La lección del libro que nos ocupa consiste en que no será posible volver atrás, a la construcción de un mundo sin conciencia. El arte ya no obedece a quien lo promueve, sino a la experiencia vital del artista, y lo mismo ocurre con la alta literatura, incluso con la investigación científica. A la construcción del individuo cuyo rastro desvelamos en el tiempo recobrado de Marcel Proust, solo pudo oponerse el comunismo tratando de crear un objetivismo político basado en la propaganda, un método que imitarían después los diversos fascismos y que aún hoy replican los populistas.

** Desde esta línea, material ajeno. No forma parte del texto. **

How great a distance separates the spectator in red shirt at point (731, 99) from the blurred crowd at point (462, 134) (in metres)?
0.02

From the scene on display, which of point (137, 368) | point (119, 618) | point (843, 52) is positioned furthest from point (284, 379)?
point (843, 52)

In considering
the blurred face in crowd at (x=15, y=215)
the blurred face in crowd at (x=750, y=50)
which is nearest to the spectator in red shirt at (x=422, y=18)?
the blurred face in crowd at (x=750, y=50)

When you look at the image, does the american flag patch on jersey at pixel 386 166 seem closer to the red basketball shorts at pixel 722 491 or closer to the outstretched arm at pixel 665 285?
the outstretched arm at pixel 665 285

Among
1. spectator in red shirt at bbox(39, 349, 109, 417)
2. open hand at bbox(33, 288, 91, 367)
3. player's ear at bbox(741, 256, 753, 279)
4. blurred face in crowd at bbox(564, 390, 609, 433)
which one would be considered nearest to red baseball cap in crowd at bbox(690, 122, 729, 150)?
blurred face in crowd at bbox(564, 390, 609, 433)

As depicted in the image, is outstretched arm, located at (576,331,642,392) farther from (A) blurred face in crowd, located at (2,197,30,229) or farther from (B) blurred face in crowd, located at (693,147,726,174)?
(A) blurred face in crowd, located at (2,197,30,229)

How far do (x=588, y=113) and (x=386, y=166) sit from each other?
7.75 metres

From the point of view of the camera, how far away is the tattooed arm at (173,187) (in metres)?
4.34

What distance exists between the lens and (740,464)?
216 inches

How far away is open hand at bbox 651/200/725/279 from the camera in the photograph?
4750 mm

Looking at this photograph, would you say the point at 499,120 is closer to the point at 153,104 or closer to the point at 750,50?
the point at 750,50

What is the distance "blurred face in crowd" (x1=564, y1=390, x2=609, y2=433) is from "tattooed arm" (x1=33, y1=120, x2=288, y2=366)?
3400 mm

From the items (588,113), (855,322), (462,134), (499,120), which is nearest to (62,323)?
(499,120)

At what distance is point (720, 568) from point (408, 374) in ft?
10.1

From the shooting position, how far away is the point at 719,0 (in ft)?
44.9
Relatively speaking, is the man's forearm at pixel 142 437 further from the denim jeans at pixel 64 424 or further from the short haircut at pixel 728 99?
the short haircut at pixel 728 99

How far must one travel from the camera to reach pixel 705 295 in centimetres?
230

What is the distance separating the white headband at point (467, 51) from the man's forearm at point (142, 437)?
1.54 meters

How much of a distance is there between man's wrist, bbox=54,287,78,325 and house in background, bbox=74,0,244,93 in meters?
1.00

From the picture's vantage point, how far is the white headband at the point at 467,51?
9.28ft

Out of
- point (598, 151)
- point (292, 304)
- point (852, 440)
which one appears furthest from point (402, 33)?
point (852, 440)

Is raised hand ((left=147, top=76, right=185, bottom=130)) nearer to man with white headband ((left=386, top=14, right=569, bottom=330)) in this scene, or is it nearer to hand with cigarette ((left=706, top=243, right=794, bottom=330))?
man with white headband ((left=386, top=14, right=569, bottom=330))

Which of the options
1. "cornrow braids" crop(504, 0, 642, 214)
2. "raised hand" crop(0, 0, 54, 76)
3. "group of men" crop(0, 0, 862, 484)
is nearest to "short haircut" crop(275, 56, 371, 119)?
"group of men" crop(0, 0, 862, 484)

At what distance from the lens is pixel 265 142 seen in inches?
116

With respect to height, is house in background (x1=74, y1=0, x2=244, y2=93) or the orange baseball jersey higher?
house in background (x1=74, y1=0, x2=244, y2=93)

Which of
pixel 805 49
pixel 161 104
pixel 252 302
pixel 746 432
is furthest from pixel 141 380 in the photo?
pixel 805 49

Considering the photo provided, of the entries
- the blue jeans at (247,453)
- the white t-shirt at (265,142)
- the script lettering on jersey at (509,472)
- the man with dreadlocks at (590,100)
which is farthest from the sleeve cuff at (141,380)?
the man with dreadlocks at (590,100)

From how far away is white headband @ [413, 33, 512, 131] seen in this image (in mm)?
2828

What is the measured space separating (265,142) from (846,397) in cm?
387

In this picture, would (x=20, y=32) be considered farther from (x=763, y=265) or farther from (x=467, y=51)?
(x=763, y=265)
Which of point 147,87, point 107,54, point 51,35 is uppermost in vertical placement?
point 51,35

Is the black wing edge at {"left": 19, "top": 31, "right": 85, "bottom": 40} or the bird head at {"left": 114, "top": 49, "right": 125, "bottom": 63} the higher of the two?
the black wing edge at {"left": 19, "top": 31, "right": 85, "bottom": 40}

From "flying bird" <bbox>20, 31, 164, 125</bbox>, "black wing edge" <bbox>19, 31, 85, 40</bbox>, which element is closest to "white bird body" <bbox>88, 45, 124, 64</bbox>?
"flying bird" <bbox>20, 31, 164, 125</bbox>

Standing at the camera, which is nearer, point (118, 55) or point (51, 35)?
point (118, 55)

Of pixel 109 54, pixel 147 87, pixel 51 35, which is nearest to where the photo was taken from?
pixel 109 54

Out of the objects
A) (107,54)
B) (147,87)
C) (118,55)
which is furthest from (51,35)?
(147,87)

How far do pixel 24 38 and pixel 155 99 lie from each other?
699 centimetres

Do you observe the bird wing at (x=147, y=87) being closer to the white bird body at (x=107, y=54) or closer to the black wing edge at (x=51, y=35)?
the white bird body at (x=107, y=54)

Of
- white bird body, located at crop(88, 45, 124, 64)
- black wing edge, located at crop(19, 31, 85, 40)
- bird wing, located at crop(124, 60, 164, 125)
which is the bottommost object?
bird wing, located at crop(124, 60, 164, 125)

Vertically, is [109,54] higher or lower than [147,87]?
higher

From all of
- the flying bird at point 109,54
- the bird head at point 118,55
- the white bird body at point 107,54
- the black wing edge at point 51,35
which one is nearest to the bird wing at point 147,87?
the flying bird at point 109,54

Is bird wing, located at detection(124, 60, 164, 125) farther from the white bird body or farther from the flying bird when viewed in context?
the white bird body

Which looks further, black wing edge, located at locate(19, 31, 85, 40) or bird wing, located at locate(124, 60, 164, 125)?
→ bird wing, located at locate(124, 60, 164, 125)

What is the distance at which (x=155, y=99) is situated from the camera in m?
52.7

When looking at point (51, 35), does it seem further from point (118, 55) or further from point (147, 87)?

Hannah Arendt le puso sordina tras su relación con Heidegger. «El poder significa un enfrentamiento con la realidad, y el totalitarismo en el poder está constantemente preocupado por hacer frente a este reto». La revolución es pura teatralidad épica como bien señala otro filósofo devenido en historiador, José Luis Villacañas. Los surrealistas y los dadás también lo supieron. La solución de los políticos ante la imposibilidad de vencer culturalmente fue la barbarie del exterminio y la amenaza termonuclear. La filosofía política se impone a la narración novelada. Hemos llegado a las promesas por un futuro idílico en medio de una sociedad de masas cuyas transformaciones espirituales vienen de la mano de nuevos lenguajes y tecnologías, de la música popular al jukebox, del cine a la televisión, de la píldora al amor libre… Foucault, de nuevo, abre sendas en medio de la jungla, y Braudel hace lustros que ha dado a conocer su propuesta de una historia de larga duración.

En plena posmodernidad, la historia alcanza a la imaginación, el psicoanálisis a la cultura y a lo social, el arte deconstruye cuanto encuentra a su paso, la antropología relativiza al propio observador… hasta llegar al penúltimo de los pensadores, Reinhart Koselleck, quien pide una historia de la historia, de las metodologías y de los espejos que reflejan creando conceptos, la somatización o interpretación de los cuales resulta la clave de la comprensión. Conocer es filtrar, hoy más que nunca. Si no ocurre, advierte Ruiz-Domènec, el mundo se conformará con un relato de ficción basado en hechos reales, que deviene falso, puesto que los hechos siempre se presentan con una «envoltura imaginaria» tanto «ideológica como simbólica». Eso es lo que venimos observando.